-- start of SUPPLIED DATA --

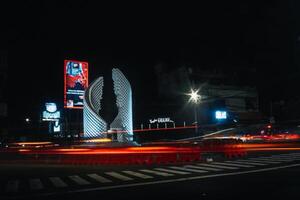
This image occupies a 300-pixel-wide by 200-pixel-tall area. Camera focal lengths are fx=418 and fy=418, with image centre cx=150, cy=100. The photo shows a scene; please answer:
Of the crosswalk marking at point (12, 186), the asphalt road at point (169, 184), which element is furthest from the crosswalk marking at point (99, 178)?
the crosswalk marking at point (12, 186)

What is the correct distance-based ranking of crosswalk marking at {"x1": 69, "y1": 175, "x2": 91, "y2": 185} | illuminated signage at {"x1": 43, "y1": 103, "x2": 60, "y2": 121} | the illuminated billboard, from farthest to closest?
illuminated signage at {"x1": 43, "y1": 103, "x2": 60, "y2": 121}, the illuminated billboard, crosswalk marking at {"x1": 69, "y1": 175, "x2": 91, "y2": 185}

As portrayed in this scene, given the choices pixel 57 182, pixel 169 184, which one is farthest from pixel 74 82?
pixel 169 184

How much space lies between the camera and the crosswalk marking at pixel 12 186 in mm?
13842

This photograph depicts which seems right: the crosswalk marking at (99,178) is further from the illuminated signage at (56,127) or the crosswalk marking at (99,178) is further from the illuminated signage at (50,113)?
the illuminated signage at (56,127)

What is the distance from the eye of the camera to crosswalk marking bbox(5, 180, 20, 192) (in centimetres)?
1384

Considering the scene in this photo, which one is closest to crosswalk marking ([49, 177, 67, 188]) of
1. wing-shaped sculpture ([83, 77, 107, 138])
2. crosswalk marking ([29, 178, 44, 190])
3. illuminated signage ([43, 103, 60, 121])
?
crosswalk marking ([29, 178, 44, 190])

-- end of SUPPLIED DATA --

**INSTRUCTIONS FOR THE TASK:**
Begin at the line that has "What is the distance" and continue through the last of the lines, reproducing them with "illuminated signage" swapped for "lit signage" and nothing else altered.

**SOLUTION TO THIS EXERCISE:**
What is the distance from the eye of the camera to crosswalk marking bbox(5, 180, 20, 192) (in centimetres)?
1384

Considering the scene in this photo, which one is closest to crosswalk marking ([49, 177, 67, 188]) of
1. wing-shaped sculpture ([83, 77, 107, 138])
2. crosswalk marking ([29, 178, 44, 190])
3. lit signage ([43, 103, 60, 121])
?
crosswalk marking ([29, 178, 44, 190])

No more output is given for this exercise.